A filosofia de vida de Ricardo Reis é a de um epicurismo triste, pois defende o prazer do momento, o “carpe diem”, como caminho da felicidade, mas sem ceder aos impulsos dos instintos. Apesar deste prazer que procura e da felicidade que deseja alcançar, considera que nunca se consegue a verdadeira calma e tranquilidade, ou seja, a ataraxia. Sente que tem de viver em conformidade com as leis do destino, indiferente à dor e ao desprazer, numa verdadeira ilusão da felicidade, conseguida pelo esforço estóico disciplinado. Reis é o poeta clássico, da serenidade epicurista, que aceita, com calma lucidez, a relatividade e a fugacidade de todas as coisas.

Sobre Ricardo Reis, o que disse:

Fernando Pessoa

“ A obra de Ricardo Reis apresenta um epicurismo triste pois, na vida, apesar do prazer e da felicidade que se deve buscar, nunca se encontra a calma e a tranquilidade. Assim, devemos buscar dar-nos a ilusão da calma, da liberdade e da felicidade, coisas inatingíveis, porque, quanto à liberdade, os próprios deuses – sobre que pesa o Fado – a não têm; quanto à felicidade, não a pode ter quem está exilado da sua fé e do meio onde a sua alma devia viver; e quanto à calma, quem vive na angústia complexa de hoje, quem vive sempre à espera da morte, dificilmente pode fingir-se calmo.

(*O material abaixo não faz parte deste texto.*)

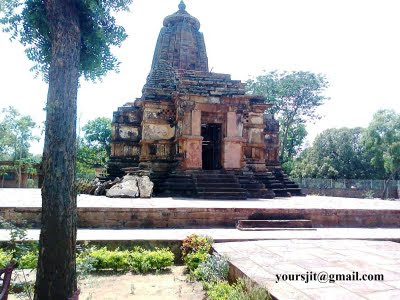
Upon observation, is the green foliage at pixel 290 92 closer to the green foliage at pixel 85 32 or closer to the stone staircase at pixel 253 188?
the stone staircase at pixel 253 188

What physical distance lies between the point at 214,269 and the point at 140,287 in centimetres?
108

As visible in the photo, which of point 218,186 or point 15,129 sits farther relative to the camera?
point 15,129

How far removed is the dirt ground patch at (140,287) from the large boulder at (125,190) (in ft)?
18.6

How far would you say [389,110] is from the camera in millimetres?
33188

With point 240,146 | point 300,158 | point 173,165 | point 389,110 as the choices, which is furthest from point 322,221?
point 300,158

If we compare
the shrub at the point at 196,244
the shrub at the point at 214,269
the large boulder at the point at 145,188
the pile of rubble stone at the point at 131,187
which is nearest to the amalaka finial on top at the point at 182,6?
the pile of rubble stone at the point at 131,187

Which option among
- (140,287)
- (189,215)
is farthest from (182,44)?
(140,287)

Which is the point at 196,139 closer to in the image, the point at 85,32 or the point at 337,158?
the point at 85,32

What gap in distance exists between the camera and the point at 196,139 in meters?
12.4

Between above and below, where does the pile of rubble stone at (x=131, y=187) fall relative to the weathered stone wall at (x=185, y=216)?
above

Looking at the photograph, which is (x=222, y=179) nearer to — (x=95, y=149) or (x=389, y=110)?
(x=95, y=149)

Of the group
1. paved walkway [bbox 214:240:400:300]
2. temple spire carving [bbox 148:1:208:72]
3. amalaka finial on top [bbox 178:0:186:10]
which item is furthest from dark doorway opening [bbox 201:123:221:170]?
amalaka finial on top [bbox 178:0:186:10]

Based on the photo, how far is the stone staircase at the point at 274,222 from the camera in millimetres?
7512

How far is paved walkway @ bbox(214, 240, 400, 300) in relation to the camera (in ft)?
10.7
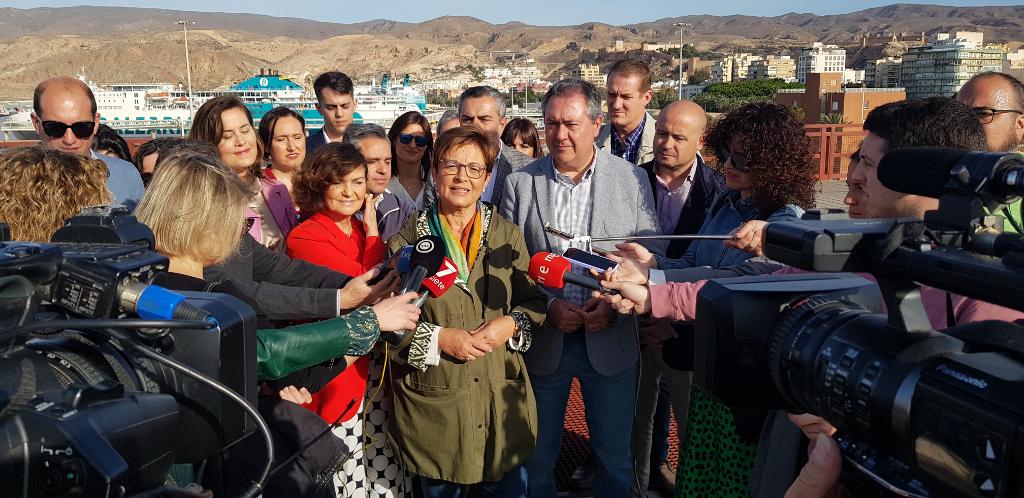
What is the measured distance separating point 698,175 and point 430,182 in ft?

A obra de Ricardo Reis, profundamente triste, é um esforço lúcido e disciplinado para obter uma calma qualquer.”

Jacinto do Prado Coelho

“ Mais pungente ainda que a ideia da Morte é a sensação de que a vida consiste numa série de mortes sucessivas, de que o tempo é irreversível.[…] Assim, angustiado perante o Destino mudo que o arrasta na voragem, Reis procura na sabedoria dos antigos um remédio para os seus males. Também os gregos sofreram agudamente a caducidade e o peso da Moira cruel. Simplesmente, optaram por aceitar com altivez o destino que lhes era imposto. […] Embora com tintas de estoicismo, devido talvez ao facto de ser Horácio o seu autor de cabeceira, Reis formula uma filosofia de vida cuja orientação é, na verdade, epicurista.[…] O homem de sabedoria edifica-se, conquista a autonomia interior na restrita área de liberdade que lhe ficou. Essa conquista começa por um acto de abdicação. […] O segundo objectivo é evitar as ciladas da Fortuna, depurando a alma de instintos e paixões que nos prendam ao transitório, alienando a nossa vida. Com Epicuro, o filósofo da «cariciosa voz terrestre», que via tranquilamente a vida «à distância a que está», digno como um deus, aprendeu Reis que a ataraxia é a primeira condição de felicidade. A ataraxia, note-se, não implica para Epicuro ausência de prazer mas indiferença perante todo o prazer que nos compromete, colocando-nos na dependência dos outros ou das coisas. Além da sensação elementar de existir, os prazeres tipicamente epicuristas são espirituais, como a volúpia levemente melancólica do passado. Na poesia de Reis é constante a desconfiança perante a Fortuna, os sentimentos fortes, o prazer. […] Moralistas ambos, tanto Reis como Horácio, fundam a sua filosofia prática na reflexão sobre o fluir do tempo, a inanidade dos bens terrenos, os enganos da Fortuna e a Morte.”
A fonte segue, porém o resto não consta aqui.